Whether the East has gotten over it is an open question. Last year unemployment hovered above 10 percent in the former East German states, and a government report said living standards there were still only two-thirds as high as standards in the West. But there’s no denying improved corporate investment in the states of Saxony-Anhalt, Thuringia and Saxony, as well as Brandenburg and Mecklenburg-Western Pomerania.
Glatte notes that the early 1990s construction boom kept rolling only as long as significant tax incentives were present. “This again shows the benefits and curse of tax incentives,” he says. “They are there, they create a huge bubble, you take them away, and it all implodes.”
Commitment and Risk
Nevertheless, as BASF leaders have stated in the past, the company never would have invested 1.3 billion euros (US$1.6 billion) to redevelop the Schwarzeide site in East Germany, about 90 minutes south of Berlin, without those incentives. Overall, West Germany has poured the equivalent of $1.3 trillion into the former East Germany, and hundreds of US companies have invested in growing sites there as well. According to the US Dept. of State, “German states located in the former East Germany have received over half the EU subsidies allocated to Germany, 15.1 billion euros [US$20 billion], for the budget period of 2007-2013.”

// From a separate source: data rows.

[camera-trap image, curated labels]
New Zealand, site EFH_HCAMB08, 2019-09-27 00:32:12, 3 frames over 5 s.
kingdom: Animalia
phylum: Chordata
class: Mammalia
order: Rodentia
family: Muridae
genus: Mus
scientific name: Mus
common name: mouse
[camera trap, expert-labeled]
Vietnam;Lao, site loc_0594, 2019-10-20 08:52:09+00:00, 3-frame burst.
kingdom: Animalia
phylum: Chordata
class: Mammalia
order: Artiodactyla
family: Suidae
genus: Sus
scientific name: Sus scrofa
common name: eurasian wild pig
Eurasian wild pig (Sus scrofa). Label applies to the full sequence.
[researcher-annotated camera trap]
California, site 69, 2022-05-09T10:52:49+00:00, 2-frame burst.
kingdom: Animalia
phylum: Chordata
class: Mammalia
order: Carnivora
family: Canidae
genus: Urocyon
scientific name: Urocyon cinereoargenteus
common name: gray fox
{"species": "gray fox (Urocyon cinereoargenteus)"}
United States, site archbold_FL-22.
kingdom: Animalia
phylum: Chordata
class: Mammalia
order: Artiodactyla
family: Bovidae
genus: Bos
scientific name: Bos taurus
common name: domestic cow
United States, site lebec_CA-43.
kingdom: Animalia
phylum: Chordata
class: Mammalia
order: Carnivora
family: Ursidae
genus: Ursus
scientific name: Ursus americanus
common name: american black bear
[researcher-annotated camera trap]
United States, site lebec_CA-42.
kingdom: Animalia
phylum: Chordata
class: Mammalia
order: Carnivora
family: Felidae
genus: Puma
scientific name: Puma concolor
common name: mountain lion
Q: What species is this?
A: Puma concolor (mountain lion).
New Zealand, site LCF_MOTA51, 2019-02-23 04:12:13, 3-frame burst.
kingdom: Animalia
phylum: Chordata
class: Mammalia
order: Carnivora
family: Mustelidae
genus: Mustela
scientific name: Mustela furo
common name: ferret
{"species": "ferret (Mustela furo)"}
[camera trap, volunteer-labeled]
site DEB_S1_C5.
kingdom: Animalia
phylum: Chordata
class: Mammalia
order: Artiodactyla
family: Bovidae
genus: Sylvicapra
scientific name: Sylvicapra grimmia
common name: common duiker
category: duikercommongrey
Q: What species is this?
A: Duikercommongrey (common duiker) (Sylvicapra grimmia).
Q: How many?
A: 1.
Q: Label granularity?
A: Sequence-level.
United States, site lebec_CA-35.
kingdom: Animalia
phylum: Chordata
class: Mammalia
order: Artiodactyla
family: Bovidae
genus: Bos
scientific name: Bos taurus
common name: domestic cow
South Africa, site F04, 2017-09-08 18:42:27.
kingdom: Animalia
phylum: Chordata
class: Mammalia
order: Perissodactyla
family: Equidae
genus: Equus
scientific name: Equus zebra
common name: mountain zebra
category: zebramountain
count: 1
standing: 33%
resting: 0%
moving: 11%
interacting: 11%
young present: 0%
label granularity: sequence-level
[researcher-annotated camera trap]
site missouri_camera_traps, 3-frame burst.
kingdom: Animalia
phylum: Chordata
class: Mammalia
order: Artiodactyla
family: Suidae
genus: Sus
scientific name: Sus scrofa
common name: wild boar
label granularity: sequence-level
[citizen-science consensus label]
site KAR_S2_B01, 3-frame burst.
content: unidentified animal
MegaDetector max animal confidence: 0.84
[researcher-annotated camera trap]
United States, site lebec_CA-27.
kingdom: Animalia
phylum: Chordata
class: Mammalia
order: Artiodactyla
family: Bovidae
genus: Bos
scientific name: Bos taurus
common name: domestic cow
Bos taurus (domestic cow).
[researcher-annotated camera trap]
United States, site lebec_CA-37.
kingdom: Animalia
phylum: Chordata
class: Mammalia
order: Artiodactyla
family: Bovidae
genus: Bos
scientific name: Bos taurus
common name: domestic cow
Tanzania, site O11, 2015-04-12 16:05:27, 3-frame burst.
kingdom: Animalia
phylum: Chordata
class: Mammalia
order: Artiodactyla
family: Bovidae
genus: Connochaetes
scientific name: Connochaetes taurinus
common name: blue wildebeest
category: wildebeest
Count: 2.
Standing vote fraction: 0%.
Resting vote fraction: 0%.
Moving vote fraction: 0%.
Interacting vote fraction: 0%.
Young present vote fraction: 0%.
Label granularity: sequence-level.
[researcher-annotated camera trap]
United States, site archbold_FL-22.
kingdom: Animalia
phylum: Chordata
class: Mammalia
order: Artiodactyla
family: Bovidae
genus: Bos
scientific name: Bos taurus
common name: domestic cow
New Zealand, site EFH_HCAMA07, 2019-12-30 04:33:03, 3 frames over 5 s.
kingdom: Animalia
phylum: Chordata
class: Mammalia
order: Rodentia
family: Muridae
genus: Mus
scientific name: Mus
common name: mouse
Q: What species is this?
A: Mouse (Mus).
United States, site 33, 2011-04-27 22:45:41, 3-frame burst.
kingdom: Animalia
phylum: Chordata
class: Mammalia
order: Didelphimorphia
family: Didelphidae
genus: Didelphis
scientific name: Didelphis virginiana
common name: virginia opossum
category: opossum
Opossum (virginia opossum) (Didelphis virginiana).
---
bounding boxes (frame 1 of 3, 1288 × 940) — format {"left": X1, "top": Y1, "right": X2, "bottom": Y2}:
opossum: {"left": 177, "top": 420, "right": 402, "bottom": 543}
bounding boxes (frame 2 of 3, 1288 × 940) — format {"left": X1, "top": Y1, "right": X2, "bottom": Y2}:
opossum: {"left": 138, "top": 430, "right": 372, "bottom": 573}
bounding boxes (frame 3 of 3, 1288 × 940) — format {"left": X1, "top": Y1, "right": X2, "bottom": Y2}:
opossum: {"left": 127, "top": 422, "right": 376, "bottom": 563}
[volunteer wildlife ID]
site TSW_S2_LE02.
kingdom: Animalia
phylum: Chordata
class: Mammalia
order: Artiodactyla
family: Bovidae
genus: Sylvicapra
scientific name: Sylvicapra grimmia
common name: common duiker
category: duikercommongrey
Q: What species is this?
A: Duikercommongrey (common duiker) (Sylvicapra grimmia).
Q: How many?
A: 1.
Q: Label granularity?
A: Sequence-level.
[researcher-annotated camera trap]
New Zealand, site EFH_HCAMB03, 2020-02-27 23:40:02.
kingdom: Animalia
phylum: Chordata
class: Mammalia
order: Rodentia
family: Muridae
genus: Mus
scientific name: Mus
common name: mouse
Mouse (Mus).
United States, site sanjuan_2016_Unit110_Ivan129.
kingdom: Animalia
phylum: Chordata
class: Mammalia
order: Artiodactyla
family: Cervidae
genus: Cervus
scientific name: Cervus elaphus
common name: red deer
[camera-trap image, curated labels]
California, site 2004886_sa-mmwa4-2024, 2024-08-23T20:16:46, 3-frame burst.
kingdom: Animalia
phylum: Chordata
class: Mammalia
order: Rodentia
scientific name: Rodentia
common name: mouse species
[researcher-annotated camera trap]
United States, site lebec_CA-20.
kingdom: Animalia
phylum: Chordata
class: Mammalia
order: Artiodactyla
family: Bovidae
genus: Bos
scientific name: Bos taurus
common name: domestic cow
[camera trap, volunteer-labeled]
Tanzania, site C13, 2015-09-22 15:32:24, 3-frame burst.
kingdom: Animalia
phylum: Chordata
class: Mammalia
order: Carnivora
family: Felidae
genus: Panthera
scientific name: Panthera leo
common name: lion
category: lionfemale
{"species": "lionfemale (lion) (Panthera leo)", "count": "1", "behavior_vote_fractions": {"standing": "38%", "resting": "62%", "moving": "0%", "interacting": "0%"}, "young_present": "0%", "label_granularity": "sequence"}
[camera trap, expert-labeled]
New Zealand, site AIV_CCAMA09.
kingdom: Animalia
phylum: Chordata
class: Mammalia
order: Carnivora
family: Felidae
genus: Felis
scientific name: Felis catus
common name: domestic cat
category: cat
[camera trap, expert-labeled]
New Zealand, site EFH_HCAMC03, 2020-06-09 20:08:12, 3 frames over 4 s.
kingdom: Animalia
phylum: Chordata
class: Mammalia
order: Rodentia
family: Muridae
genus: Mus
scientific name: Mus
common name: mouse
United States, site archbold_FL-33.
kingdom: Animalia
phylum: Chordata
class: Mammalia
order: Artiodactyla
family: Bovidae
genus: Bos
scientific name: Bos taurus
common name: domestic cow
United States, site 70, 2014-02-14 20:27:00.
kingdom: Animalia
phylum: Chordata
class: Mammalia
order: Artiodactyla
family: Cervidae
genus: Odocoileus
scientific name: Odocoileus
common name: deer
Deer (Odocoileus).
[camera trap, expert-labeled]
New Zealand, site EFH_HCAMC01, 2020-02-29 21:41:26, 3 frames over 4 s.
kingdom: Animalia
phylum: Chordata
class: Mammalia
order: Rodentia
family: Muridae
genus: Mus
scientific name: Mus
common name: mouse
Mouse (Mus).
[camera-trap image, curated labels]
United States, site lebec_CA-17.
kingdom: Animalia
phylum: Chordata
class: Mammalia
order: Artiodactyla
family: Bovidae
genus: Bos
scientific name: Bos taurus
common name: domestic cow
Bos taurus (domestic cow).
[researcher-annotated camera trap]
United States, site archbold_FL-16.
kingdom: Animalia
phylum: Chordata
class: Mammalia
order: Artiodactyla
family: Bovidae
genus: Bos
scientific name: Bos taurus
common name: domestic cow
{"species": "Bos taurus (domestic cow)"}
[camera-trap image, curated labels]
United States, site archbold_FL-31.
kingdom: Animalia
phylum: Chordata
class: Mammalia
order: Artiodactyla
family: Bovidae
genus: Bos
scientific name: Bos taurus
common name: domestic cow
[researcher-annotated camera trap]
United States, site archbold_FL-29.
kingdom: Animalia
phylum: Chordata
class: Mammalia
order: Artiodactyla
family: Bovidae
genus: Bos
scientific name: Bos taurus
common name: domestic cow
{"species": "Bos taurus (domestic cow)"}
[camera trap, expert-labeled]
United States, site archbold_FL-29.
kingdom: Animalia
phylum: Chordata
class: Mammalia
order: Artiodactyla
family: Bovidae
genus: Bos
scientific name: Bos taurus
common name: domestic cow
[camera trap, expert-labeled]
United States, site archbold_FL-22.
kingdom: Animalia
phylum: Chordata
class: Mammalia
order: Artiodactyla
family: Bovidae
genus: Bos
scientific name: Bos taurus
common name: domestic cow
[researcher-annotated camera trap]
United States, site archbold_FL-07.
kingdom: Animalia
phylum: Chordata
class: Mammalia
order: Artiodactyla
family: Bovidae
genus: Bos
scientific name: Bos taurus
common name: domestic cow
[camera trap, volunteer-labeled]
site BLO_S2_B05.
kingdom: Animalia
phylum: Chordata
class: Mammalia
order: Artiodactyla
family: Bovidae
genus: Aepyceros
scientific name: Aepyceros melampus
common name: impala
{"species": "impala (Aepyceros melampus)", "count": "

One prominent example of facility investment in the former East Germany from BASF is a flagship shared services center that opened in Berlin in 2005. Glatte says the location decision was made at a time when many companies were placing such operations in India or in Eastern European territories such as Slovakia or Romania.
“A lot of people could not understand the decision, but it set a precedent, and other companies such as E.ON followed BASF and also set up shared services centers in Berlin,” he says. “From our viewpoint, it was a very good decision — we get all the languages we need, and get competent staff at a reasonable cost.” Moreover, he says, real estate prices in Berlin also remain relatively low, especially for a vibrant city of 4.5 million people. Today BASF Services Europe, located in BASF Tower, a former light bulb manufacturing site in Berlin’s Friedrichshain district, employs 1,200 people from more than 50 countries, and performs services for more than 200 BASF companies in 65 countries.
The chemical company in Schwarzeide had been one of the largest employers in the region. “With the downturn of the entire industrial base of East Germany, it was important that some companies were kept in place,” explains Glatte. “So BASF bought this company for a rather small amount of money. It was really run down and in poor shape, with an inefficient operation.”
Today, it’s a completely turned-around site, cleaned up, efficient, and employing around 2,000 people. “The entire area is an oasis of prosperity in a region which still suffers social difficulties,” says Glatte. “It would have been much easier to buy it, close it, and produce from our main site in Ludwigshafen. But to continue the production, invest all that money, tear down most of the buildings, build more efficient ones and provide employment showed a very strong commitment to that region.”